Con la sentenza n. 4844 dello scorso 11 marzo 2016, la Corte di Cassazione ha definito i debiti previdenziali come debiti strettamente collegati all’esercizio dell’impresa, e che della stessa costituiscono necessaria conseguenza. Ne è conseguito che i giudici della Suprema Corte hanno respinto il ricorso che l’INPS aveva presentato, con lo scopo di sottrarre all’esdebitazione i debiti sofferti nei suoi confronti dal socio di una società di persone (Snc) dichiarato fallito.
Cosa è l’esdebitazione?
Prima di procedere oltre, può essere utile ricordare che cosa si intende per “esdebitazione”, sancito dall’art. 142 della legge fallimentare, per cui “il fallito persona fisica è ammesso al beneficio della liberazione dai debiti residui nei confronti dei creditori concorsuali non soddisfatti” nell’ipotesi in cui rispetti 6 requisiti, di seguito riassunti:
- abbia cooperato con gli organi della procedura, fornendo tutte le informazioni e la documentazione utile all’accertamento del passivo e adoperandosi per il proficuo svolgimento delle operazioni;
- non abbia in alcun modo ritardato o contribuito a ritardare lo svolgimento della procedura;
- non abbia violato le disposizioni di cui all’articolo 48;
- non abbia beneficiato di altra esdebitazione nei dieci anni precedenti la richiesta;
- non abbia distratto l’attivo o esposto passività insussistenti, cagionato o aggravato il dissesto rendendo gravemente difficoltosa la ricostruzione del patrimonio e del movimento degli affari o fatto ricorso abusivo al credito;
- non sia stato condannato con sentenza passata in giudicato per bancarotta fraudolenta o per delitti contro l’economia pubblica, l’industria e il commercio, e altri delitti compiuti in connessione con l’esercizio dell’attività d’impresa, salvo che per tali reati sia intervenuta la riabilitazione.
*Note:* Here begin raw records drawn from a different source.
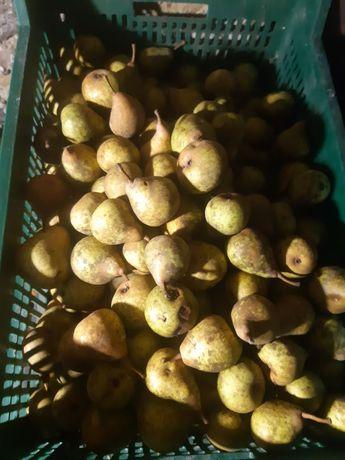 Продам яблука і груші, домашні, не кроплені, різні сорти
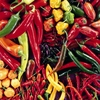 Chilli Peppers Large square notebook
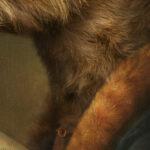 miniature-labradoodle-Maid-Wenefreda-portrait-close-up2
Se è in corso il procedimento penale per uno di tali reati, il tribunale sospende il procedimento fino all’esito di quello penale.
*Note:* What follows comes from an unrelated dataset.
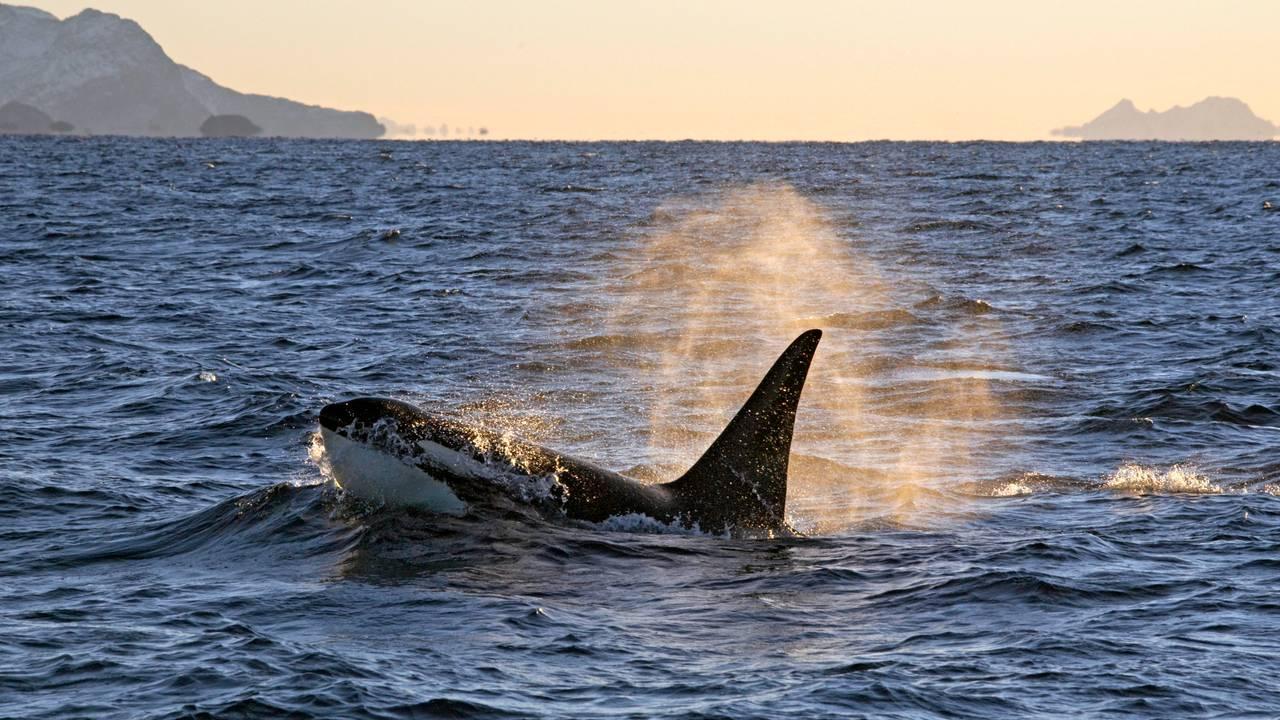 Spekkhogger (Orcinus orca). Hann som blåser vann fra pustehullet.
La stessa l.f. ricorda inoltre come l’esdebitazione non può essere concessa qualora non siano stati soddisfatti, neppure in parte, i creditori concorsuali, e che rimangono in ogni caso esclusi dall’esdebitazione:
- gli obblighi di mantenimento e alimentari e comunque le obbligazioni derivanti da rapporti non compresi nel fallimento ai sensi dell’articolo 46;
- i debiti per il risarcimento dei danni da fatto illecito extracontrattuale nonché le sanzioni penali ed amministrative di carattere pecuniario che non siano accessorie a debiti estinti.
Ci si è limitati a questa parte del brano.